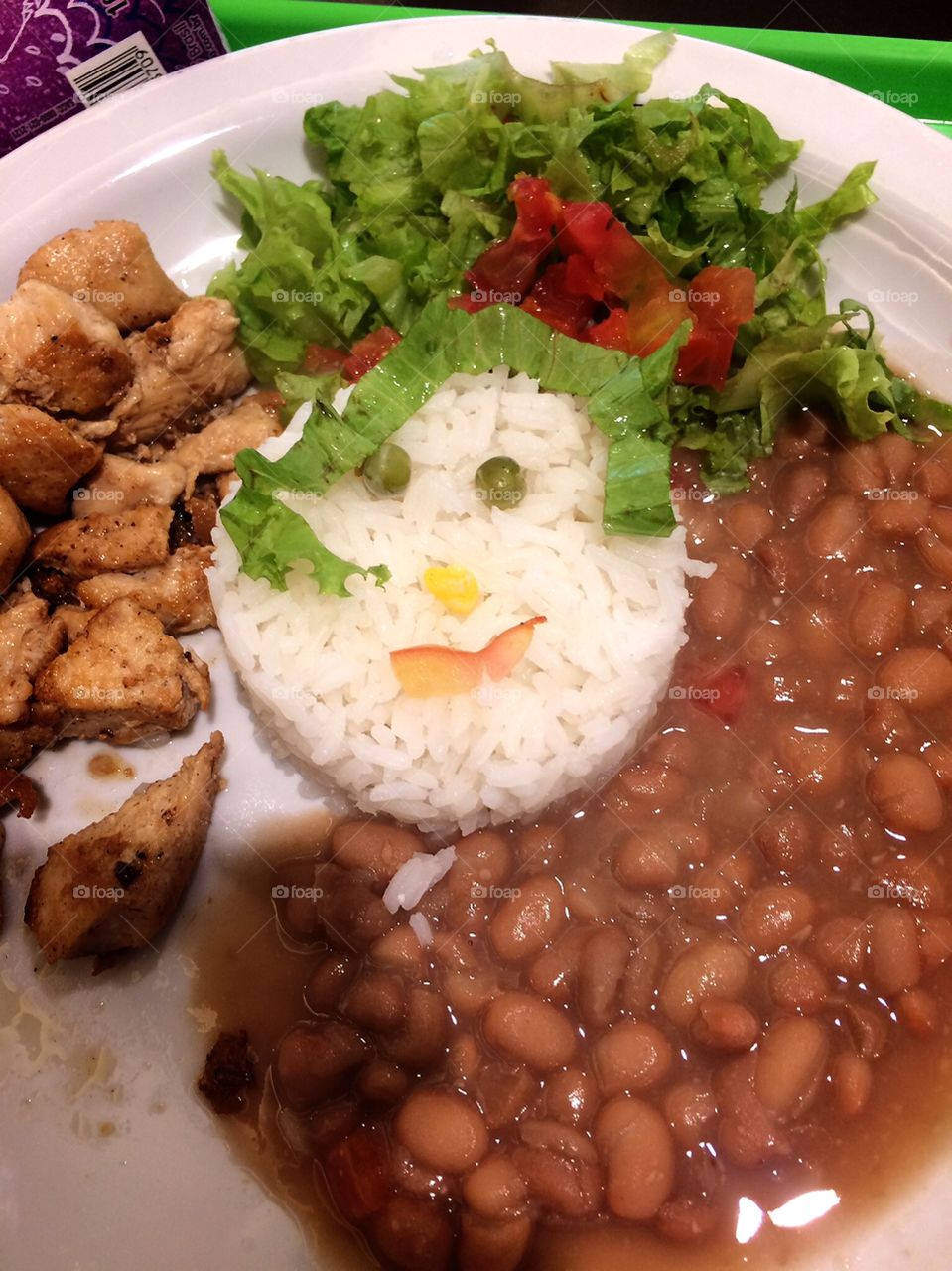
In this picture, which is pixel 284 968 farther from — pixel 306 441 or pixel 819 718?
pixel 819 718

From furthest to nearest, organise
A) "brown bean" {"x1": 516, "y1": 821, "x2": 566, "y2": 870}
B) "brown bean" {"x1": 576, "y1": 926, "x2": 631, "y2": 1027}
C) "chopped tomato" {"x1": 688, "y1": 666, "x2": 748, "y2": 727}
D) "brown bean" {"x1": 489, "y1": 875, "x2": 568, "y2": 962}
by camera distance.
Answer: "chopped tomato" {"x1": 688, "y1": 666, "x2": 748, "y2": 727}
"brown bean" {"x1": 516, "y1": 821, "x2": 566, "y2": 870}
"brown bean" {"x1": 489, "y1": 875, "x2": 568, "y2": 962}
"brown bean" {"x1": 576, "y1": 926, "x2": 631, "y2": 1027}

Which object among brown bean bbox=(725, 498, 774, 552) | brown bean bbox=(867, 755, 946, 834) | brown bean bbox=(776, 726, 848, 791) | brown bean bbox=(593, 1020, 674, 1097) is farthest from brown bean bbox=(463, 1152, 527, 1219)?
brown bean bbox=(725, 498, 774, 552)

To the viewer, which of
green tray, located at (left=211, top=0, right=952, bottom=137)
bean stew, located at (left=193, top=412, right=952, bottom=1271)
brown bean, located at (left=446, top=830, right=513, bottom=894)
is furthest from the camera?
green tray, located at (left=211, top=0, right=952, bottom=137)

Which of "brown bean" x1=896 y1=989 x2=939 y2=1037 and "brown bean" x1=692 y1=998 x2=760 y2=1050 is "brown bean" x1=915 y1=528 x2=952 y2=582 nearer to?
"brown bean" x1=896 y1=989 x2=939 y2=1037

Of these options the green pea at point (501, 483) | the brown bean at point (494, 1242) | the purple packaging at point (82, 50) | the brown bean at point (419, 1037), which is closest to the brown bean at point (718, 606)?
the green pea at point (501, 483)

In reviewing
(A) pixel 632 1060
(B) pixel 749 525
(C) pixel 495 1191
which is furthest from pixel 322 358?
(C) pixel 495 1191

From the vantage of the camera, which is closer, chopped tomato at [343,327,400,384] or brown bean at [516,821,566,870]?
brown bean at [516,821,566,870]

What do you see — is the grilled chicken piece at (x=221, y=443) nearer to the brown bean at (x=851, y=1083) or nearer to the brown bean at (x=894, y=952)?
the brown bean at (x=894, y=952)

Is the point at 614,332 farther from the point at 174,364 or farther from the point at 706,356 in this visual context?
the point at 174,364
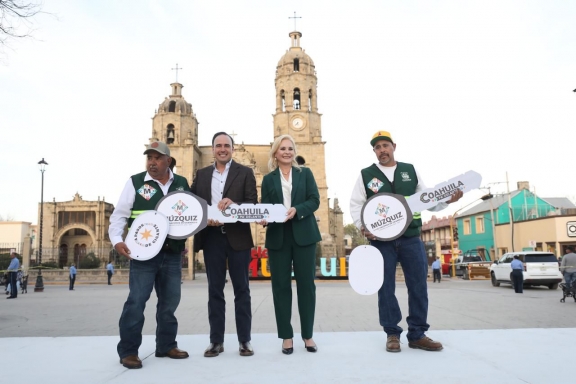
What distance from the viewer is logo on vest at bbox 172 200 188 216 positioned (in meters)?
3.86

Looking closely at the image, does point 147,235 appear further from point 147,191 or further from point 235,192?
point 235,192

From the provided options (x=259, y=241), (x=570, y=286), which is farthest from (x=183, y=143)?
(x=570, y=286)

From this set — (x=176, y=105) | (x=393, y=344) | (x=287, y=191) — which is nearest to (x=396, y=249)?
(x=393, y=344)

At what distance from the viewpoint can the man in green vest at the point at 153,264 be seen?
3.70 meters

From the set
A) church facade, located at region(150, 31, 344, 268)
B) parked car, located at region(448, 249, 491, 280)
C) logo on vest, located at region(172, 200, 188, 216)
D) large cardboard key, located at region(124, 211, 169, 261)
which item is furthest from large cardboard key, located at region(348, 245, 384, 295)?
church facade, located at region(150, 31, 344, 268)

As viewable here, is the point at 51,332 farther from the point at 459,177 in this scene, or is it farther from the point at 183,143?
the point at 183,143

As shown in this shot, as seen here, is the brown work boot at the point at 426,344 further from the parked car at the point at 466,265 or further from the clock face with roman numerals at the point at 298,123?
the clock face with roman numerals at the point at 298,123

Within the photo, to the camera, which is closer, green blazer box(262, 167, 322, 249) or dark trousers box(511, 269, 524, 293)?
green blazer box(262, 167, 322, 249)

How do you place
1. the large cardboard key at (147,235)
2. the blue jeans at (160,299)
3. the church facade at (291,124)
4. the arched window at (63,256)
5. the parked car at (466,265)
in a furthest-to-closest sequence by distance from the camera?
the church facade at (291,124), the arched window at (63,256), the parked car at (466,265), the large cardboard key at (147,235), the blue jeans at (160,299)

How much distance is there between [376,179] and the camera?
432cm

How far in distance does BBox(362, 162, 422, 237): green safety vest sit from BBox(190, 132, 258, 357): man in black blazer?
1.20 m

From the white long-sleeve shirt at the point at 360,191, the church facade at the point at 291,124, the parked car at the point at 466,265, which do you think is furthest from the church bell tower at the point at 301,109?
the white long-sleeve shirt at the point at 360,191

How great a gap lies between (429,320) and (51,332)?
6804 millimetres

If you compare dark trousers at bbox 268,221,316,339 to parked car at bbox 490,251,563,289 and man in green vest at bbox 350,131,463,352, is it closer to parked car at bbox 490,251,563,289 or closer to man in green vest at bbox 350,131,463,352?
man in green vest at bbox 350,131,463,352
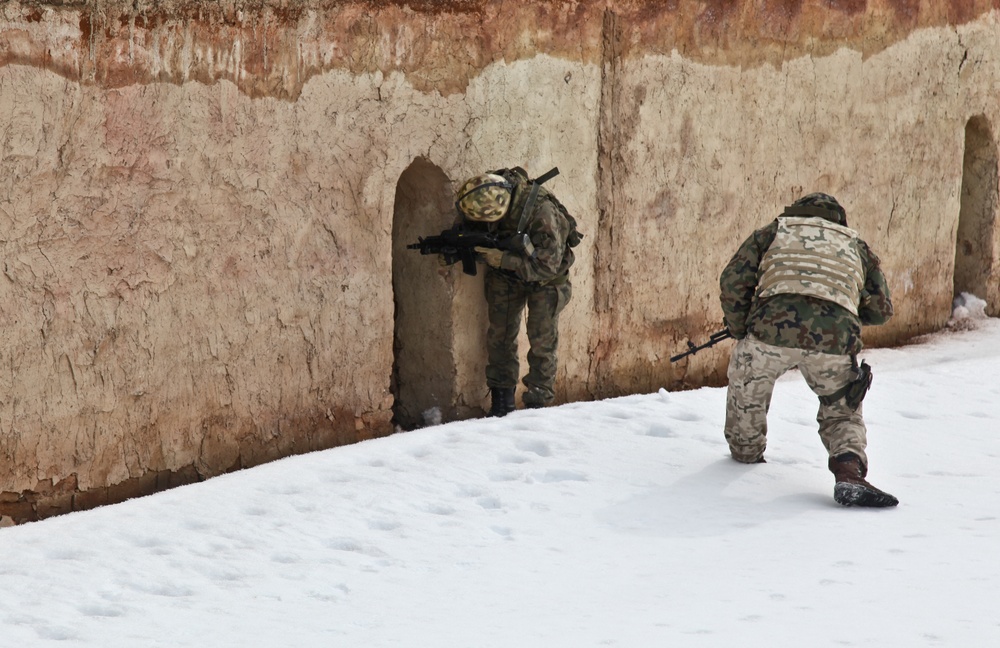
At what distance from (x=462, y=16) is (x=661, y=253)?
6.98 ft

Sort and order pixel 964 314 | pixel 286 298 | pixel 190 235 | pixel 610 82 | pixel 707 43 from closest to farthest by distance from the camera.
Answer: pixel 190 235
pixel 286 298
pixel 610 82
pixel 707 43
pixel 964 314

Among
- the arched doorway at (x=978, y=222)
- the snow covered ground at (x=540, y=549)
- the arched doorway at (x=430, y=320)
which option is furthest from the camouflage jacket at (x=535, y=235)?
the arched doorway at (x=978, y=222)

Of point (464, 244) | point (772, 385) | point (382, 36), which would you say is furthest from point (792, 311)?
point (382, 36)

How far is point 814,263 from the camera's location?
5.93 metres

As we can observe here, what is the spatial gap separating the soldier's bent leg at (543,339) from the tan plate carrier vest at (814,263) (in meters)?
1.71

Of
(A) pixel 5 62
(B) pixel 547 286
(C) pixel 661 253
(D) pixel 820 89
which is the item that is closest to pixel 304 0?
(A) pixel 5 62

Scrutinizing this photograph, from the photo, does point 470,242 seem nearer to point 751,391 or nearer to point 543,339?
point 543,339

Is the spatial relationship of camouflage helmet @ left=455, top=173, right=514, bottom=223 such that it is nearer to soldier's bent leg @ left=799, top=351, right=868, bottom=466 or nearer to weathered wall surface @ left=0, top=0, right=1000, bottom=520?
weathered wall surface @ left=0, top=0, right=1000, bottom=520

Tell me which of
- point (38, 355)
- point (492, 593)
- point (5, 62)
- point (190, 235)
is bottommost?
point (492, 593)

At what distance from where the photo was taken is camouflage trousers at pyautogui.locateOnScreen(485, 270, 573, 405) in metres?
7.51

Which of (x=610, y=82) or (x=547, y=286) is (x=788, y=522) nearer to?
(x=547, y=286)

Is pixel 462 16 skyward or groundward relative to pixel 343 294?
skyward

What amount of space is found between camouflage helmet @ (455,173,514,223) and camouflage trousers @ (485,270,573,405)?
1.55 feet

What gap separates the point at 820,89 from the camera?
9477 mm
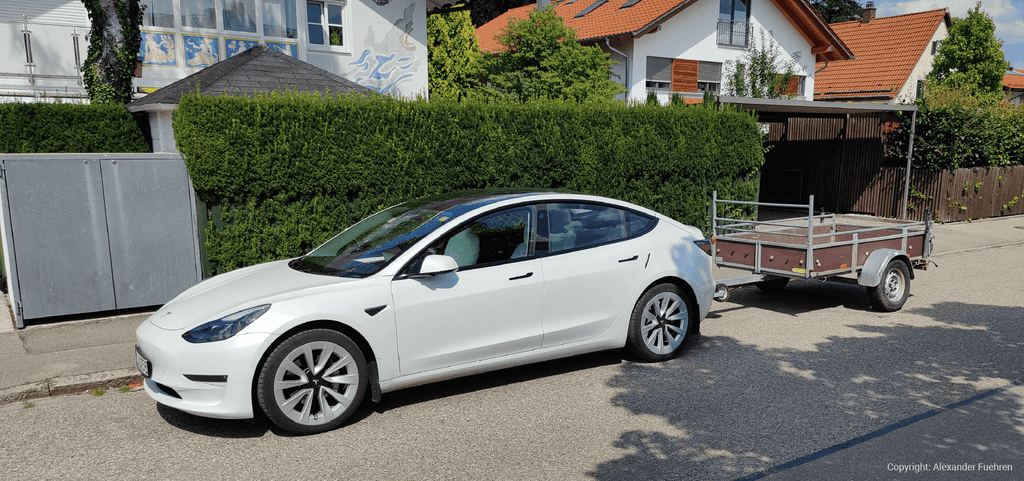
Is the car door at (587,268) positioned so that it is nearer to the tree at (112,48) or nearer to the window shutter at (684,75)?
the tree at (112,48)

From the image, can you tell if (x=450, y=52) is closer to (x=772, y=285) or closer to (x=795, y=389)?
(x=772, y=285)

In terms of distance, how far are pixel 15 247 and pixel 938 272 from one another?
12.5 m

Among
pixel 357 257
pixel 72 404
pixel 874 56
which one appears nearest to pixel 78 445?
pixel 72 404

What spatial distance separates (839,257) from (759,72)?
17.2m

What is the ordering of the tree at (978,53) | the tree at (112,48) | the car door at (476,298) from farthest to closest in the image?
the tree at (978,53) → the tree at (112,48) → the car door at (476,298)

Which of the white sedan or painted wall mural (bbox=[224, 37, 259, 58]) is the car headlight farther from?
painted wall mural (bbox=[224, 37, 259, 58])

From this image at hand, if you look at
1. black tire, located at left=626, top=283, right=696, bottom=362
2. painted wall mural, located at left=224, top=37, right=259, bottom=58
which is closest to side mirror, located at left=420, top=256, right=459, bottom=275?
black tire, located at left=626, top=283, right=696, bottom=362

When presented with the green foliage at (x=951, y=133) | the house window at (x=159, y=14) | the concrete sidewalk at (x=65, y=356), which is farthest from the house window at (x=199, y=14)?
the green foliage at (x=951, y=133)

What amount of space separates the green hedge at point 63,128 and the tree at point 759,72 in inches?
659

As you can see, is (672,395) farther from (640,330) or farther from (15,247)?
(15,247)

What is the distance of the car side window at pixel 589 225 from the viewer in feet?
18.9

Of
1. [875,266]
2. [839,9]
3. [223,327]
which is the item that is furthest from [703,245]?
[839,9]

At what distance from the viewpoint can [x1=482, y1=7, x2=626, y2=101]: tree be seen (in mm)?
16859

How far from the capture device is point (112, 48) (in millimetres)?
11789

..............................

## What the task asks
Put every line of the material, from the line containing "What amount of space separates" through the final line inclusive, into a Markdown table with columns Row and Text, numbering each line and skipping blank ones.

## Response to the exercise
| Row | Text |
|---|---|
| 1 | What amount of space separates the green hedge at point 63,128 and the tree at point 759,72 in inches? |
| 2 | 659 |
| 3 | As you can see, is (672,395) farther from (640,330) or farther from (15,247)? |
| 4 | (15,247) |
| 5 | What is the distance of the car side window at pixel 589 225 from the viewer in feet? |
| 6 | 18.9 |
| 7 | Of |
| 8 | 1. [875,266] |
| 9 | 2. [839,9] |
| 10 | 3. [223,327] |
| 11 | which is the item that is furthest from [703,245]? |
| 12 | [839,9] |
| 13 | At what distance from the viewpoint can [x1=482, y1=7, x2=626, y2=101]: tree be seen (in mm)? |
| 14 | 16859 |
| 15 | How far from the capture device is point (112, 48) (in millimetres)? |
| 16 | 11789 |